• Work instructions
Rewrite the records from the line containing "Is the point" through the line containing "Answer: the wood" as a two-column CSV with the headers record and answer, one row per record. Put each record's text and its answer in their own quoted fields, with line breaks turned into spaces.

• Data for this exercise
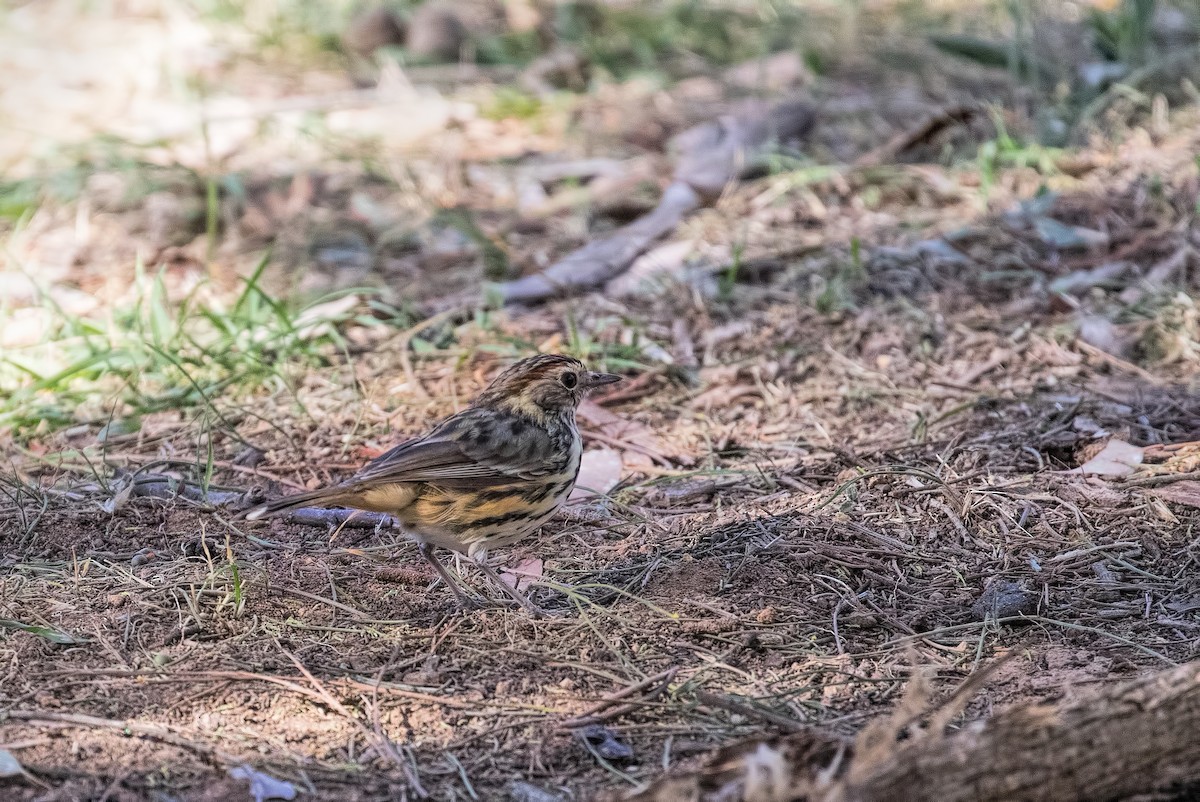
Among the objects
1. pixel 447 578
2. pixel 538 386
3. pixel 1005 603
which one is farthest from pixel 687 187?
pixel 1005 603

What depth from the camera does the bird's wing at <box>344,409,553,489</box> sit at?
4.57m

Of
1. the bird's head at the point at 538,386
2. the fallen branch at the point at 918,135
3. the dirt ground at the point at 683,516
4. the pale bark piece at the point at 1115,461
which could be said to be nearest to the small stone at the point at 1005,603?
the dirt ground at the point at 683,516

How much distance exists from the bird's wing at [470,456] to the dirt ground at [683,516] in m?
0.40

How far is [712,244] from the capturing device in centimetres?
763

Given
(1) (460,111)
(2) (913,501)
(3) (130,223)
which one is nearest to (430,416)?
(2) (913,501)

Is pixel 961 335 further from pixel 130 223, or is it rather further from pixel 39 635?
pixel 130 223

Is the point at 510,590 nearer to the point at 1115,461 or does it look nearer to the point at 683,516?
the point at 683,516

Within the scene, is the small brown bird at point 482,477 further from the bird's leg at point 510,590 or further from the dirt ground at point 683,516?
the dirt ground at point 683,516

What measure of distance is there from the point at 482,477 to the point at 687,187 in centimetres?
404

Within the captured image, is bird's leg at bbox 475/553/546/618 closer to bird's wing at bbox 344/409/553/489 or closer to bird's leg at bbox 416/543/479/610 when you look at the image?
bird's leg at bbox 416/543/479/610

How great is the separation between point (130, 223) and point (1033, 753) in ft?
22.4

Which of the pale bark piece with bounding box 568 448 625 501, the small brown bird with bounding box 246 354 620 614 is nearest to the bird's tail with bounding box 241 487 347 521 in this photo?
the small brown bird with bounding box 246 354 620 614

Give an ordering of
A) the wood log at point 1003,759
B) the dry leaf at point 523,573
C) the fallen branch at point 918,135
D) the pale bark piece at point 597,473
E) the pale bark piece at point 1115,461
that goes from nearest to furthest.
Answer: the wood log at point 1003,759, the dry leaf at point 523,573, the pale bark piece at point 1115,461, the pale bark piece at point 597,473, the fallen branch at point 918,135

==

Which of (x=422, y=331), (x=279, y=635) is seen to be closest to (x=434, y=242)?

• The reply
record,answer
"Is the point at 510,590 nearer to the point at 1115,461 or does it look nearer to the point at 683,516?","the point at 683,516"
"Within the scene, is the small brown bird at point 482,477 further from the bird's leg at point 510,590 or further from the dirt ground at point 683,516?","the dirt ground at point 683,516"
"What measure of distance is there from the point at 482,477 to the point at 687,187 in centimetres?","404"
"Within the captured image, is bird's leg at bbox 475/553/546/618 closer to bird's wing at bbox 344/409/553/489 or closer to bird's leg at bbox 416/543/479/610 when you look at the image?","bird's leg at bbox 416/543/479/610"
"How great is the separation between point (130, 223) and point (1033, 753) in ft?","22.4"
"Which of the pale bark piece with bounding box 568 448 625 501, the small brown bird with bounding box 246 354 620 614 is nearest to the bird's tail with bounding box 241 487 347 521 in this photo?","the small brown bird with bounding box 246 354 620 614"
"Give an ordering of A) the wood log at point 1003,759 B) the dry leaf at point 523,573 C) the fallen branch at point 918,135 D) the pale bark piece at point 597,473 E) the pale bark piece at point 1115,461 that goes from nearest to furthest. Answer:","the wood log at point 1003,759, the dry leaf at point 523,573, the pale bark piece at point 1115,461, the pale bark piece at point 597,473, the fallen branch at point 918,135"